* [Text for analysis]
============
0

I am using RQDA which is a package in to code text manually. The final rqda-file is a database. I have coded statements in texts and used different codes and subsumed them in code categories (for instance: code category "actor_party" and then the related codes "socialist", "liberal", "conservative" etc.). I finished the coding and want to perform a social network analysis with it. For this purpose, I want to create a sql database, so that each code category gets its own column with the specific codes in each row. Every code can be identified by the following attributes: catid (=code category number), fid (file identification number) & selfirst (start of each code). By doing so, the specific catid, the fid & selfirst are selected for each coded statement so that sqlite can identify each coding as unique (additionally and as you can see below in the R script, status=1 for each valid coding has to be elected too).
I use in the version 0.99.879, in the version 0.2-7 and 1.0.0.

So, the following R code is used:

library(RSQLite) # load Package RSQLite
setwd("C:/...")

system("ls *.rqda", show=TRUE)
sqlite <- dbDriver("SQLite")
#specifing the file
qdadb <- dbConnect(sqlite,"My_data.rqda")


dbListTables(qdadb)
============
* [Data section]
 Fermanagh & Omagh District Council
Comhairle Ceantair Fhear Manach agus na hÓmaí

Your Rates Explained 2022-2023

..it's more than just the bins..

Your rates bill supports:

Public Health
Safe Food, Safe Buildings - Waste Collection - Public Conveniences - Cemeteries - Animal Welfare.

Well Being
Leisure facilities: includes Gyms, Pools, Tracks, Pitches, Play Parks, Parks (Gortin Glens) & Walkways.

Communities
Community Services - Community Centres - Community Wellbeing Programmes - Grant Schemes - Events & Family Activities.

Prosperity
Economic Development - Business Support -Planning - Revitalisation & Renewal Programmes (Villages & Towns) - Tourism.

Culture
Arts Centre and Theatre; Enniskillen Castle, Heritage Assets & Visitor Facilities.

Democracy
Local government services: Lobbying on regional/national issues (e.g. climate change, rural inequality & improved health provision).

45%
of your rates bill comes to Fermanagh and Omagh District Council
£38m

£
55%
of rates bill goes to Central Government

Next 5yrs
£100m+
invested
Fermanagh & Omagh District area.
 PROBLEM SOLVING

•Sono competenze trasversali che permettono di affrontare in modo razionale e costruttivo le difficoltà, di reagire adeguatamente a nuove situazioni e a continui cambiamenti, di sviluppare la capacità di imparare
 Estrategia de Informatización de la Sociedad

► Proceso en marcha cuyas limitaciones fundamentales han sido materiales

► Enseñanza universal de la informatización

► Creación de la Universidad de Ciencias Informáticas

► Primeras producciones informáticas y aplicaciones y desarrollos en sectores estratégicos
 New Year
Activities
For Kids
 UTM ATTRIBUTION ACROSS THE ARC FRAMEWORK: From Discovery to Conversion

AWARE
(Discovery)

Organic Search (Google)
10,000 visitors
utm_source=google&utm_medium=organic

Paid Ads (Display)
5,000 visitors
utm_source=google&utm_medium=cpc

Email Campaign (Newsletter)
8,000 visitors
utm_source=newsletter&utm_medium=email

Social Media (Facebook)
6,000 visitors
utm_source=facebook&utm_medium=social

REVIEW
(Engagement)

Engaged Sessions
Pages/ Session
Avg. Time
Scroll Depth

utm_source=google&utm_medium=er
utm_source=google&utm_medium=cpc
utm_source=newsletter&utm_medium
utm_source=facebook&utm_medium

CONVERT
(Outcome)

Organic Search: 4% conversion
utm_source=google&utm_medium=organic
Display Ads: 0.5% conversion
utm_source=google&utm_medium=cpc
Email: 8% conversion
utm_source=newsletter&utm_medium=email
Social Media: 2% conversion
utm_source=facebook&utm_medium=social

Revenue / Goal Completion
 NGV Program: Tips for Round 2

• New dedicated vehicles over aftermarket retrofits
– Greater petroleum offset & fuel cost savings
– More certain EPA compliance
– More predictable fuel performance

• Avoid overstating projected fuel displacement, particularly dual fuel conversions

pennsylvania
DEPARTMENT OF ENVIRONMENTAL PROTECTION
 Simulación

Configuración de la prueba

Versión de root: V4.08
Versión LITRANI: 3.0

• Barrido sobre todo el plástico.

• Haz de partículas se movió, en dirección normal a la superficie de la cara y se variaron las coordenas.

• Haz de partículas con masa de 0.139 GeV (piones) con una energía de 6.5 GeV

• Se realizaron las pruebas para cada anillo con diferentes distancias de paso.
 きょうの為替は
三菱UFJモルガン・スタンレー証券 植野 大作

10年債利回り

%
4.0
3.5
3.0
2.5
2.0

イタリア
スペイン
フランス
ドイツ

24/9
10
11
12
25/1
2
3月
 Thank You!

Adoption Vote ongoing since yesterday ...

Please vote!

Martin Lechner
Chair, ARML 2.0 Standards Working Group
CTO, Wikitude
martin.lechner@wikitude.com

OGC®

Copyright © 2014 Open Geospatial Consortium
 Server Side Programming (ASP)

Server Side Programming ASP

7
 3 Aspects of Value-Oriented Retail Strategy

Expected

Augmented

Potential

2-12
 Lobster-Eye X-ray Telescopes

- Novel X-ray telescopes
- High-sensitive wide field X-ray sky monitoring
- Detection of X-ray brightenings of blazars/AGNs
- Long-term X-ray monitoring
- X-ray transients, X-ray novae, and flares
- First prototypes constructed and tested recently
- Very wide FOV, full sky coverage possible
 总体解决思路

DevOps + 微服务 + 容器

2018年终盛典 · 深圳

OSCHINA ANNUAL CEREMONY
============
Reproduce the RQDA post word for word between "library(RSQLite) # load" and "dbListTables(qdadb)", inclusive.

library(RSQLite) # load Package RSQLite
setwd("C:/...")

system("ls *.rqda", show=TRUE)
sqlite <- dbDriver("SQLite")
#specifing the file
qdadb <- dbConnect(sqlite,"My_data.rqda")


dbListTables(qdadb)